Start of Exercise data

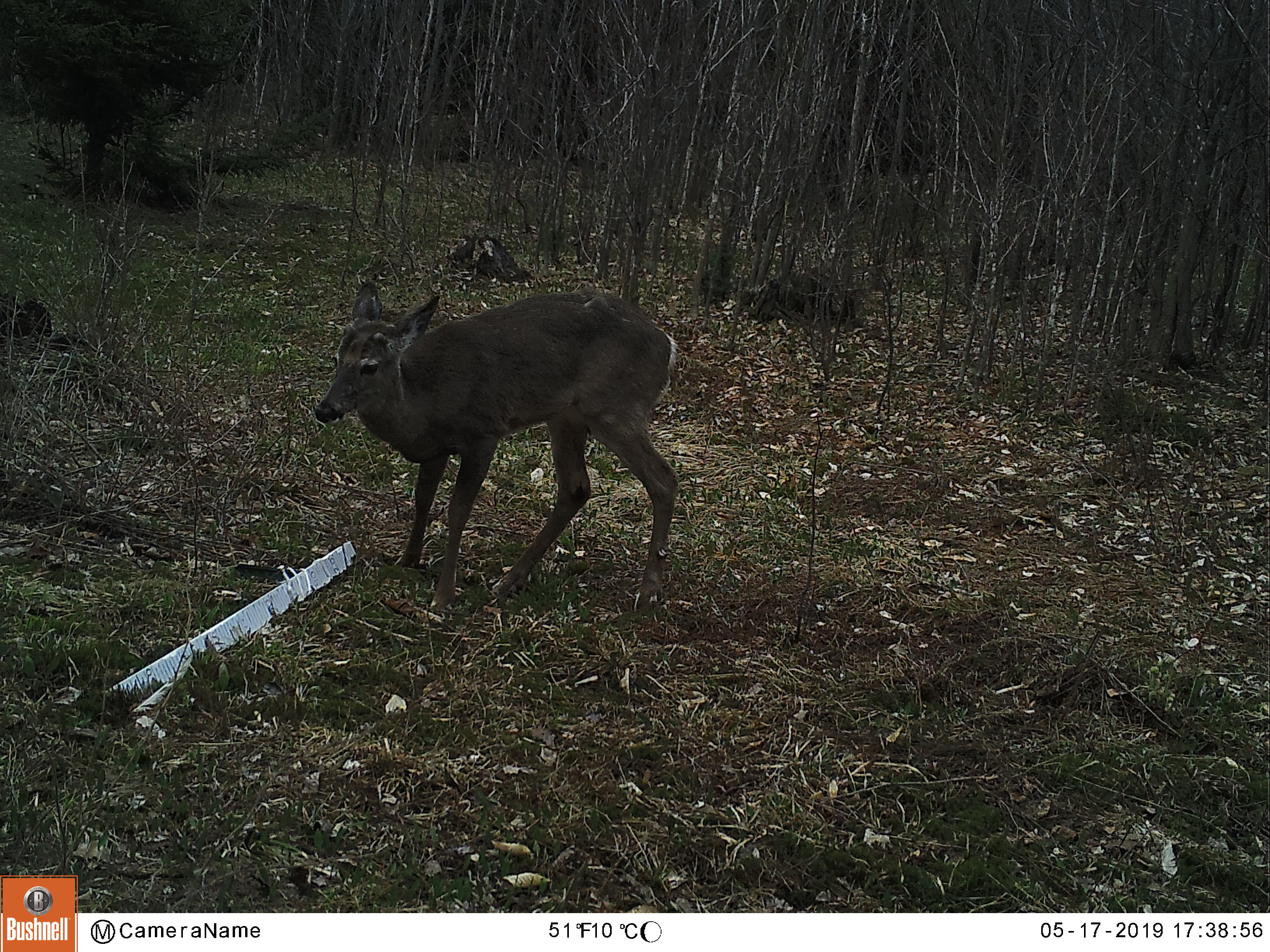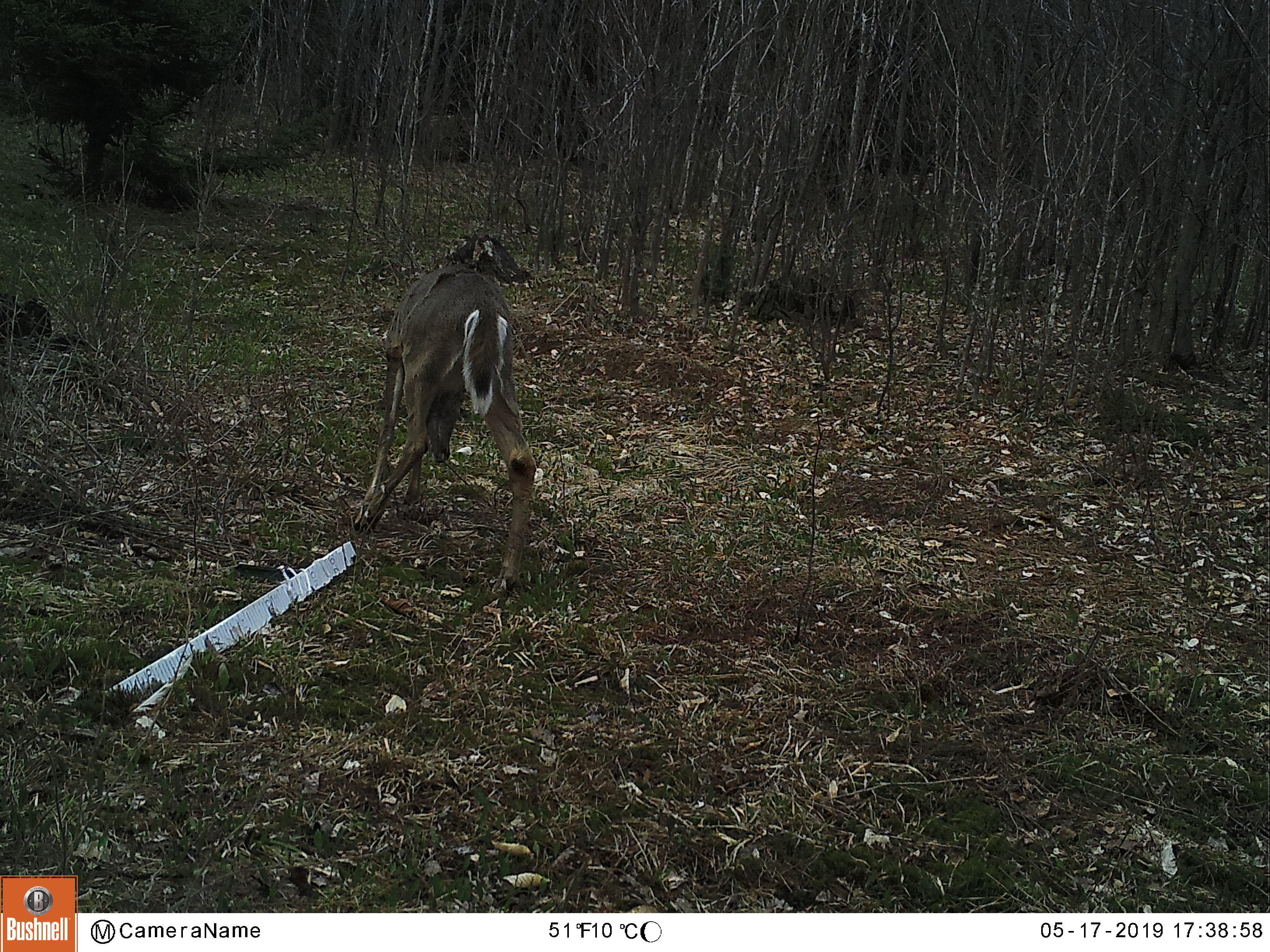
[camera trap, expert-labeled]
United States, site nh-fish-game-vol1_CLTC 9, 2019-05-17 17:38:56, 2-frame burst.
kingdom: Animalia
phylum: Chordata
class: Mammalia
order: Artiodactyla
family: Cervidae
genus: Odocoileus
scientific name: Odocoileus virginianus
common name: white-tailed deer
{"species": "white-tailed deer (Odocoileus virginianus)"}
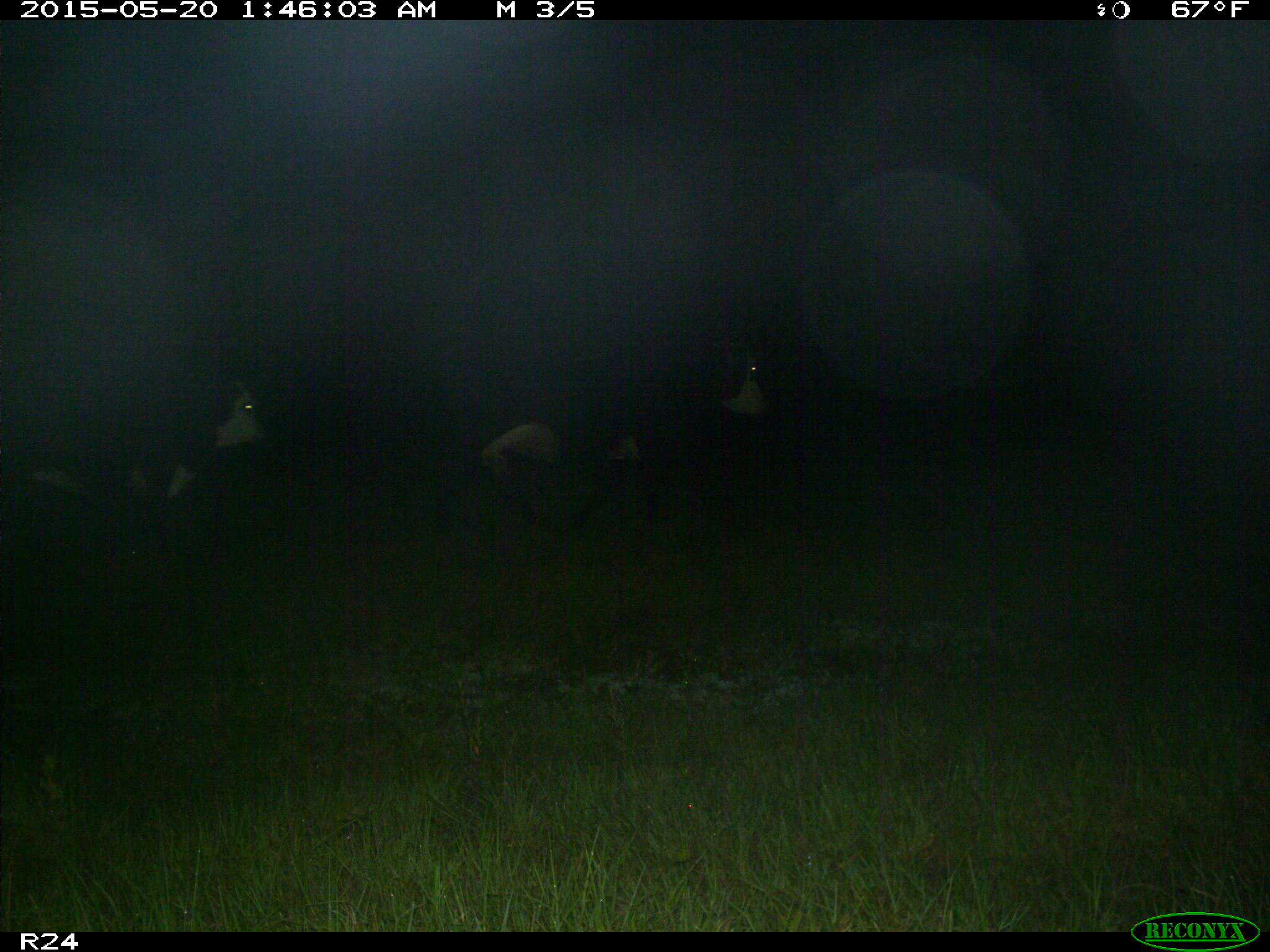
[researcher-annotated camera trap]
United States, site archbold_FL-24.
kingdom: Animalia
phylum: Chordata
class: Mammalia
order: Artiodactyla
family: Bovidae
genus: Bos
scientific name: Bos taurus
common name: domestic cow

End of Exercise data

Exercise objective:
Find all the lines containing "States" in the material, then copy them.

Output of the exercise:
United States, site nh-fish-game-vol1_CLTC 9, 2019-05-17 17:38:56, 2-frame burst.
United States, site archbold_FL-24.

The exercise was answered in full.